H.264 Video Codec - B Slice
Bidirectional prediction is very efficient to reduce the temporal correlation by using more reference pictures. Existing standards with B pictures utilize the bidirectional mode means two motion vectors, representing two estimates of the motion per macroblock partition or sub-macroblock partition. They can be from any reference picture in future or past in display order. Again, a constraint on the number of reference pictures that can be used for motion estimation is specified in the Levels definition.
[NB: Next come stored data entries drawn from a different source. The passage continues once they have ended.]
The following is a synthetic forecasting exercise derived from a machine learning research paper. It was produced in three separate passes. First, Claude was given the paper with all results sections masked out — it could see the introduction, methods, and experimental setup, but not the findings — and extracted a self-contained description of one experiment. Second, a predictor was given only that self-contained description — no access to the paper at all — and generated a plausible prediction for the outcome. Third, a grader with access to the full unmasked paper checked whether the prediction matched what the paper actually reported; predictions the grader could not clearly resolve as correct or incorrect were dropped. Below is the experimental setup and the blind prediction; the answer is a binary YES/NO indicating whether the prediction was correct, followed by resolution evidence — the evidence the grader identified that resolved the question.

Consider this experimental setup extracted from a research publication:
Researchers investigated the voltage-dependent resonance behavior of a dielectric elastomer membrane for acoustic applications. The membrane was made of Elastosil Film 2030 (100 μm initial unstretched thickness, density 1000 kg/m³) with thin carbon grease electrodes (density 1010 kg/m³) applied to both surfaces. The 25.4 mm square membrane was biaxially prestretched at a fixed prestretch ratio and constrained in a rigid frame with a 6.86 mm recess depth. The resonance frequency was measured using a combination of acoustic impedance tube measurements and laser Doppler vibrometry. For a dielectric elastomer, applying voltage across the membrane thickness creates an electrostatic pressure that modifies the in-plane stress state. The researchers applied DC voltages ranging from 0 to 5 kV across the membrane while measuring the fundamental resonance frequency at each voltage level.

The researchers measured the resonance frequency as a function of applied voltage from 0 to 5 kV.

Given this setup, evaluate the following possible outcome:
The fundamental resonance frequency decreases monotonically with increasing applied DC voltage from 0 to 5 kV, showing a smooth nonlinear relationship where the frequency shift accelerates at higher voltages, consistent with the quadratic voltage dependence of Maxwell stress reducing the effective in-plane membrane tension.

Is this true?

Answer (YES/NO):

One prediction signal is derived from the subsequent inter picture, another from a previous picture. A weighted average of the pixel values in the reference pictures is then used as the predictor for each sample.
This H.264 generalizes this concept and supports not only forward/backward prediction pair, but also forward/forward and backward/backward pairs. Two forward references can be beneficial for motion compensated prediction of a region just before scene change, and two backward references just after scene change. In contrast to some other previous standards, bi-directionally predictive-coded slice may also be used as references for inter coding of other pictures.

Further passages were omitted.